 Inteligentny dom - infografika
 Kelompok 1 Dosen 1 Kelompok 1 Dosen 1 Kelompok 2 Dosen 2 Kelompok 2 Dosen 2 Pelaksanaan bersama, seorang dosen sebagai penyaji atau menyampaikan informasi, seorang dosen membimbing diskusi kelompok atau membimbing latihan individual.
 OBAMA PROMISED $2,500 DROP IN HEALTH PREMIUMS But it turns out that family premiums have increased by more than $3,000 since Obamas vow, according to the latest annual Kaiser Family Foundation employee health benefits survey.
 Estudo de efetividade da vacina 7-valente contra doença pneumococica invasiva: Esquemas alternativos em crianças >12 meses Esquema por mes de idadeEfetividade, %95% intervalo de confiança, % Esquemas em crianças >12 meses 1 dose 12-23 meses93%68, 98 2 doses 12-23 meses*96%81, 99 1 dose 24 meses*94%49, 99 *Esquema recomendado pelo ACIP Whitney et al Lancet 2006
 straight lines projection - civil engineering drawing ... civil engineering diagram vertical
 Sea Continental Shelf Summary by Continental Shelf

--

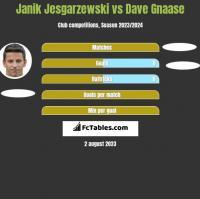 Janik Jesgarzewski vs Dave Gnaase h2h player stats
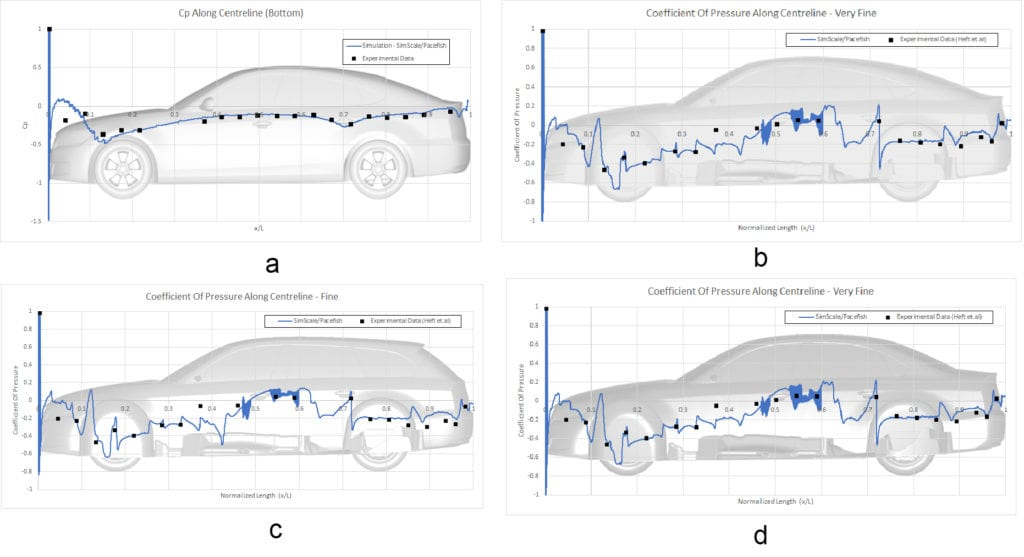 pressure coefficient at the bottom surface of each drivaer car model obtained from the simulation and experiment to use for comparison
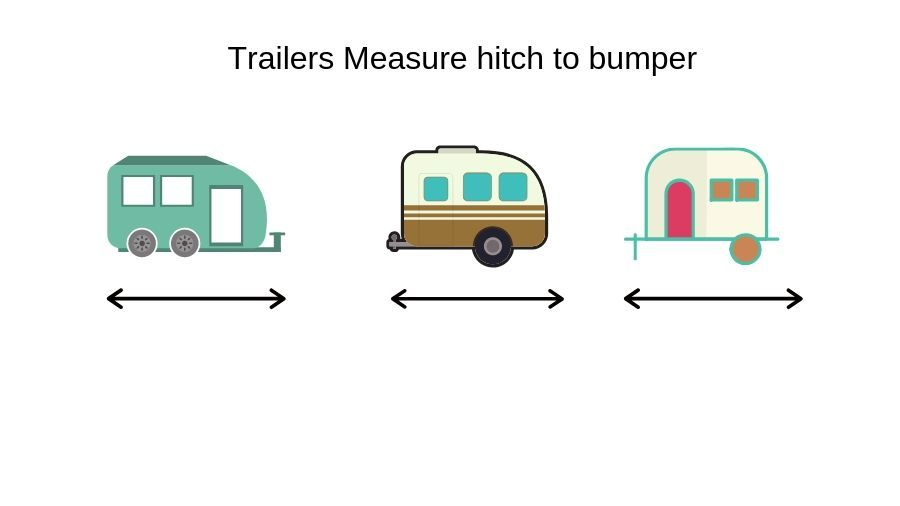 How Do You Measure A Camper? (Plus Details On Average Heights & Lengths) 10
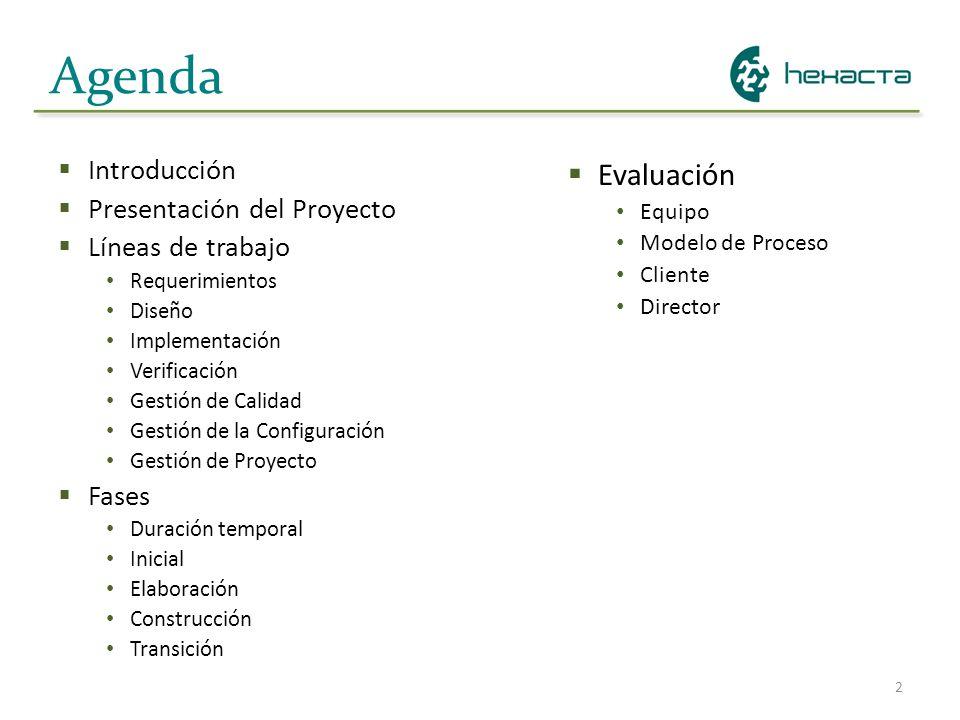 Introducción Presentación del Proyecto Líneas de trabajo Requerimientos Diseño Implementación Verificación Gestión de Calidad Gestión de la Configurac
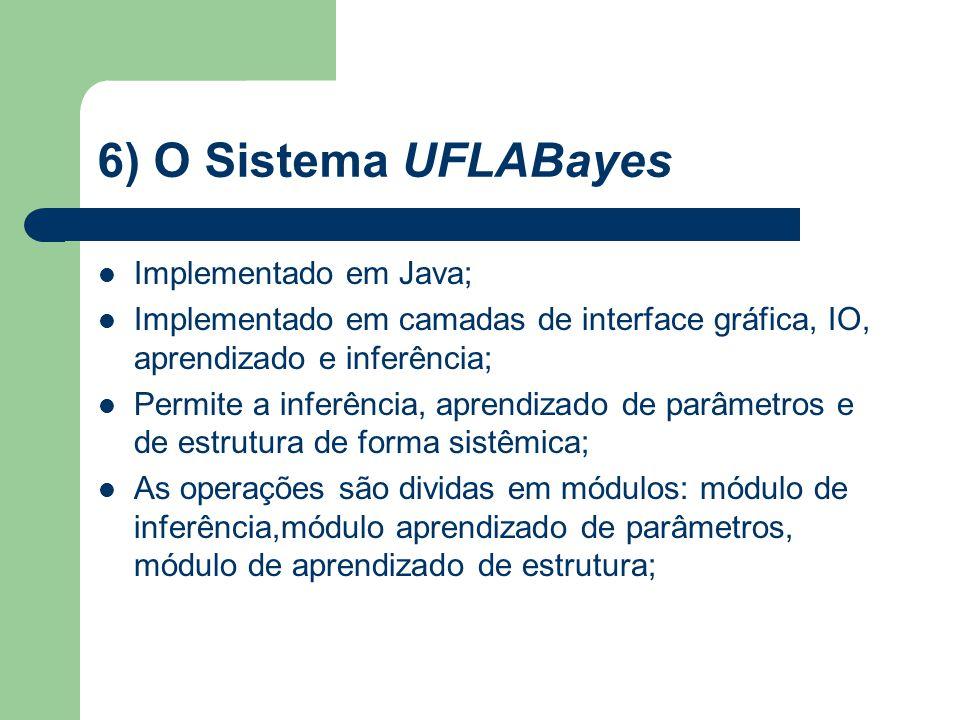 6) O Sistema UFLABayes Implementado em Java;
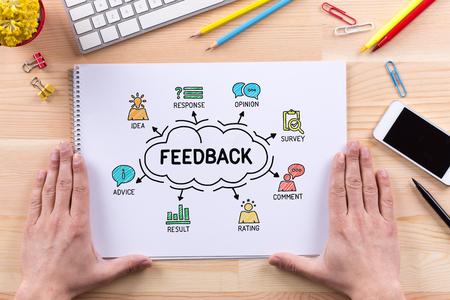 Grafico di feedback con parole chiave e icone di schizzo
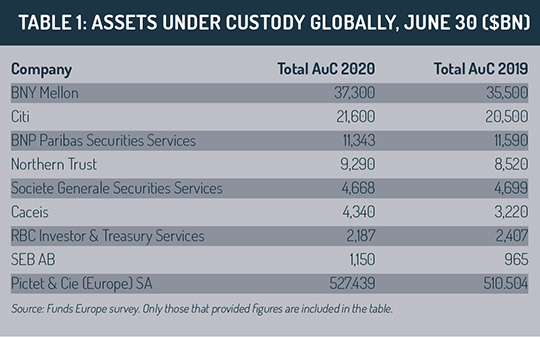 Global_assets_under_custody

==

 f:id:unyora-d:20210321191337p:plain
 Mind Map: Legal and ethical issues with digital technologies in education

● **Required action**
Once you find the line with "Inteligentny dom - infografika" in the entries above, output it and each line after it up to and including the line with "Kelompok 1 Dosen 1 Kelompok", and nothing else.

● **Reply**
 Inteligentny dom - infografika
 Kelompok 1 Dosen 1 Kelompok 1 Dosen 1 Kelompok 2 Dosen 2 Kelompok 2 Dosen 2 Pelaksanaan bersama, seorang dosen sebagai penyaji atau menyampaikan informasi, seorang dosen membimbing diskusi kelompok atau membimbing latihan individual.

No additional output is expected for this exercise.